Recorded data:
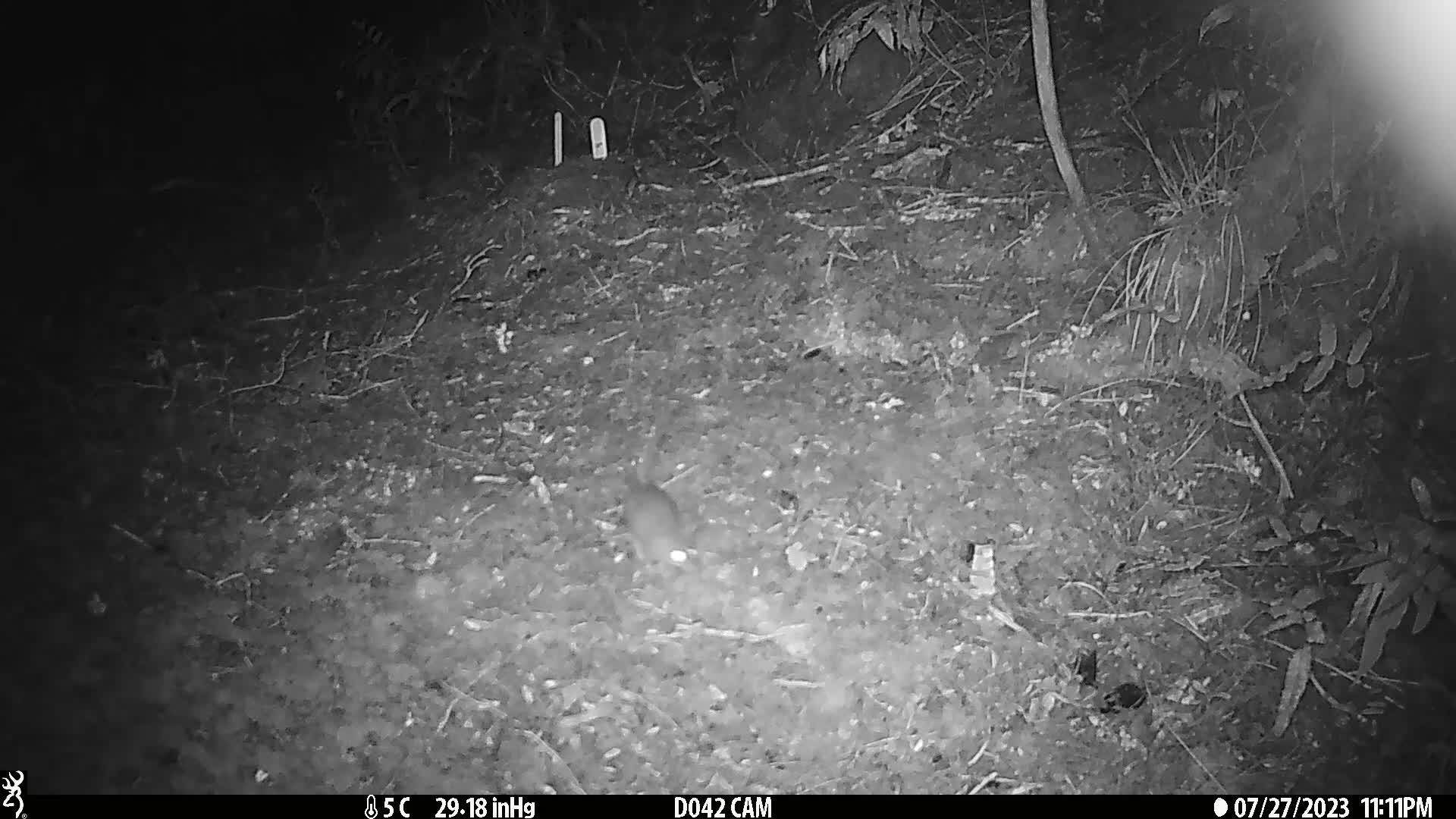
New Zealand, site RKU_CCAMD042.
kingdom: Animalia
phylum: Chordata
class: Mammalia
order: Rodentia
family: Muridae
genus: Rattus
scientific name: Rattus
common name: rat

Aim of the task:
Restate the records word for word and drop the images.

Solution below:
New Zealand, site RKU_CCAMD042.
kingdom: Animalia
phylum: Chordata
class: Mammalia
order: Rodentia
family: Muridae
genus: Rattus
scientific name: Rattus
common name: rat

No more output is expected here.